Let $f(x) = \frac{1}{x}$ on $(0,2)$. I know the Taylor expansion of $f(x)$ at $1$ is: $p_n(x)=\sum_{k=0}^{\infty}(-1)^k(x-1)^k$. And I want to show that the reminder is : $f(x)-p_n(x)$= $\frac{(1-x)^{n+1}}{x}$ for $x\in (0,2)$.
But I cannot proceed by the Taylor reminder theorem. Do I need to apply the Abel theorem for power series?

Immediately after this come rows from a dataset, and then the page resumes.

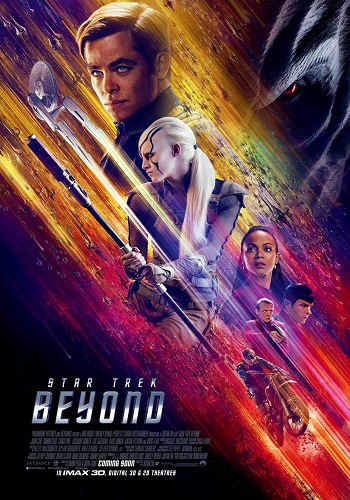 Star Trek Beyond kapak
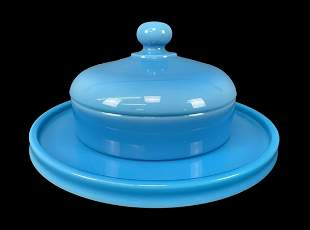 Blue Pressed Glass Covered Dish And Tray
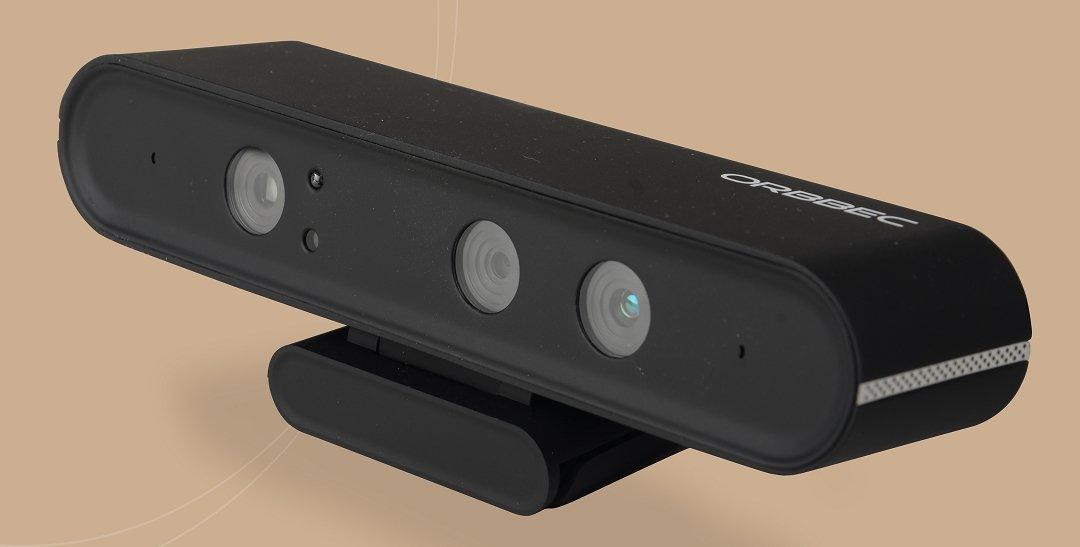 Orbbec Astra 3D Camera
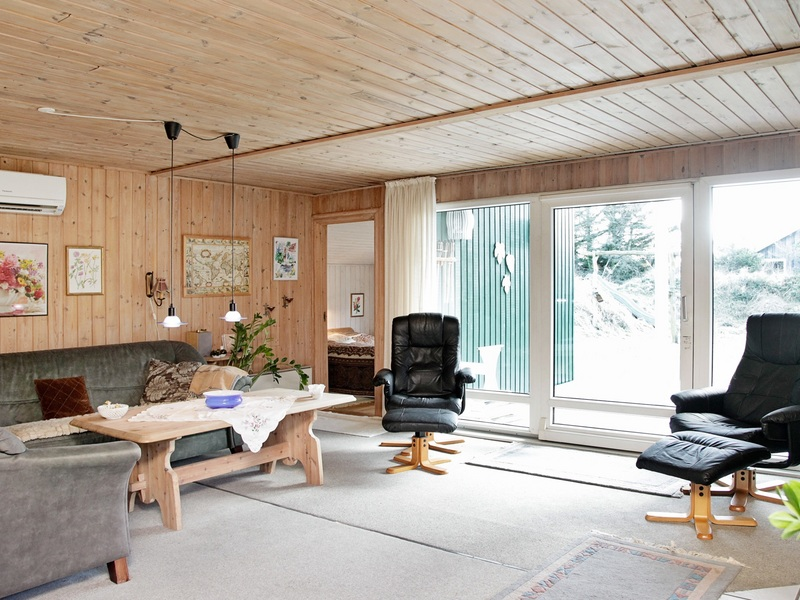 Zusatzbild Nr. 10 von Ferienhaus No. 97471 in Hvide Sande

Since $P_{n+1}(x)= \sum_{k=0}^{n+1} (-1)^k (x-1)^k$ we have $$R_{n+1}=\sum_{k=n+2}^{\infty} (-1)^k (x-1)^k= \frac{1}{(-1)^{n+2}(x-1)^{n+2}}\sum_{k=0}^{\infty} (-1)^k (x-1)^k\stackrel{\text{g. S.}}{=}\frac{1}{(-1)^{n+2}(x-1)^{n+2}} \frac{1}{1-x}.$$ In the last step we use that $\sum_{k=0}^{\infty} (-1)^k (x-1)^k= \sum_{k=0}^{\infty} (1-x)^k$ is a geometric series for $x\in (0,2)$.